Franc-tireur des lettres algériennes, Boualem Sansal est un portraitiste acerbe de l'Algérie et du monde arabo-musulman, un lanceur d'alerte contre les faux prophètes qui s'approprient la terre et la culture des peuples.
Il faut un certain courage pour s'afficher en laïc, et même mécréant, quand on est un écrivain algérien, jamais tenté par l'exil. Sous son air affable et sa dégaine de vieux Sioux, Boualem Sansal est un emmerdeur. Très critique envers son pays, il dira qu'il cherche à ouvrir les yeux de ses lecteurs en racontant des histoires, mais des histoires " à ne pas dire ". Publié en 1999, son premier roman Le serment des barbares donnait le ton.
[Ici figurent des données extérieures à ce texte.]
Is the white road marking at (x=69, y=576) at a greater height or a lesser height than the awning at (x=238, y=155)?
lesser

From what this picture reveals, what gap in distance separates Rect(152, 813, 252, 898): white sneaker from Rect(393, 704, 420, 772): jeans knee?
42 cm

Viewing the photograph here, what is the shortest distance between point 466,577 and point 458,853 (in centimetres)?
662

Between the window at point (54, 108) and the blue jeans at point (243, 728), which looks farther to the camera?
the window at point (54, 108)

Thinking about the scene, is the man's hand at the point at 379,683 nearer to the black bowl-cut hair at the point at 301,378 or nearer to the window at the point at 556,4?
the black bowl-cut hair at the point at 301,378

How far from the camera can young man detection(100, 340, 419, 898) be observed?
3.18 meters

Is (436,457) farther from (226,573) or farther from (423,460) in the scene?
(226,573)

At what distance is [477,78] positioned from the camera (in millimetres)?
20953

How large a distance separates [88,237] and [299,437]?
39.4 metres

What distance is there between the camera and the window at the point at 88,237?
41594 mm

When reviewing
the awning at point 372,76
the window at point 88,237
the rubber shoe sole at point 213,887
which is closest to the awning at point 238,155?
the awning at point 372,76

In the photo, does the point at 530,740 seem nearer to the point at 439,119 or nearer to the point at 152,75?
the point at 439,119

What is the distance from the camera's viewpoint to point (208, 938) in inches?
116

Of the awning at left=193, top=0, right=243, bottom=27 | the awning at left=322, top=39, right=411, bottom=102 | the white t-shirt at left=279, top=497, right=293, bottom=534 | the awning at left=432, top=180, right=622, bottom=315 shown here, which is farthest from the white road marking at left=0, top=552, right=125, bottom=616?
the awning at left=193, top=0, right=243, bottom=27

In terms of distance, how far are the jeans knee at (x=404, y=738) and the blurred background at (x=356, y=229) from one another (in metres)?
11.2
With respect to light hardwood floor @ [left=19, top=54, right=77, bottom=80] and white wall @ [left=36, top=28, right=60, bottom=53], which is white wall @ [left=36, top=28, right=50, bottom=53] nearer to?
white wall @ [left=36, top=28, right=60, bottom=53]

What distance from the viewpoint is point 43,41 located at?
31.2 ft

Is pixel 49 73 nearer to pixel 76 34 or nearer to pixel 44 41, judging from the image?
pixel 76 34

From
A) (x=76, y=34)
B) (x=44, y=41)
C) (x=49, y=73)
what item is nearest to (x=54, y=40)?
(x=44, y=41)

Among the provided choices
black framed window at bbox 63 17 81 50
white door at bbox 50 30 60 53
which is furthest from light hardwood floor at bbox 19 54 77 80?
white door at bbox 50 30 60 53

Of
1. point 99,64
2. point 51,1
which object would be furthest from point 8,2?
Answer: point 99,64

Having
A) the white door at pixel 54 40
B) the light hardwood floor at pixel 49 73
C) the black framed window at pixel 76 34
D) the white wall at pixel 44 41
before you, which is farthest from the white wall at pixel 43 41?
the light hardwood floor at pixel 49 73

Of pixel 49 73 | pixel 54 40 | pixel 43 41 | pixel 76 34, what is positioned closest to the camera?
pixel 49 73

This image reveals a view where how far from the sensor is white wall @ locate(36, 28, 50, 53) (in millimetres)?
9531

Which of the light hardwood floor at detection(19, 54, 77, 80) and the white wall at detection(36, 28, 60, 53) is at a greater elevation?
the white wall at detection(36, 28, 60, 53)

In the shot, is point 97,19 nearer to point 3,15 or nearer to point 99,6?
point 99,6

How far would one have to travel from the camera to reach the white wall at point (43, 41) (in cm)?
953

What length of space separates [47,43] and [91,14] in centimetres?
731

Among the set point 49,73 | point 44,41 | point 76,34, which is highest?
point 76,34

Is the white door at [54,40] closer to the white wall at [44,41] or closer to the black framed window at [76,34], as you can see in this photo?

Sur les traces d'Abdallah, un marginal revenu au bled après 30 ans passés en France, on est plongé dans une Algérie qui a bien changé. Au-delà d'un constat impitoyable sur la déliquescence de l'État, miné par la violence et la corruption, Sansal dézingue le mythe fondateur de l'Algérie porté par ses libérateurs. Écrit dans une langue imagée, il aime les personnages hauts en couleur maniant le parler populaire aussi bien que la langue de bois officielle. Ancien fonctionnaire du ministère du Commerce, puis de l'Industrie, Sansal était directeur général quand il a été démis de ses fonctions en raison de son franc-parler et peut-être pour avoir suggéré rien de moins que la suppression de l'enseignement religieux à l'école.
Mais il n'a pas quitté le pays pour autant. Depuis plus de quarante ans, il réside dans la ville côtière de Boumerdès où il a vu le nombre de mosquées multiplié par dix. Sans être officiellement censuré, Sansal est ostensiblement ignoré par les médias officiels. Il dit recevoir trois ou quatre lettres d'insulte par jour. En 2012, il a encore perdu un peu plus d'estime de certains de ses compatriotes quand il a osé répondre favorablement à l'invitation à participer à un festival littéraire à Jérusalem. Pour lui la messe était dite. Avec son roman Le village de l'Allemand, il pousse le bouchon encore plus loin en affirmant qu'entre l'islamisme et le nazisme, la frontière est très mince. L'histoire, inspirée de faits réels, est celle de deux Algériens, émigrés à Paris qui découvrent que leur père, héros du FNL était un ancien Waffen SS.
Au fil de ses livres, il n'a eu de cesse de dénoncer ce qu'il appelle le mauvais islam, " celui qui n'a pas été créé par un prophète envoyé de Dieu, mais par les dictatures, les systèmes, les théologiens, les bondieuseries… ". Son dernier ouvrage 2084 : la fin du monde prend la forme de la fable dystopique avec un clin d'œil appuyé à Orwell. Il nous plonge en Abistan, un empire théocratique totalitaire soumis à un dieu cruel qui s'appelle Yölah et à qui l'on doit neuf prières par jour. Toute idée originale et toute déviance à la pensée du prophète et à son livre sacré, le Gkabul, sont bannies. Son personnage central, Ati, va découvrir l'existence d'un peuple renégat vivant dans les ghettos sans la béquille d'une religion et qu'au-delà de cet immense territoire clos existent d'autres peuples et d'autres croyances. Bien sûr, tout cela n'est que fiction, même si les prophètes existent aussi en littérature.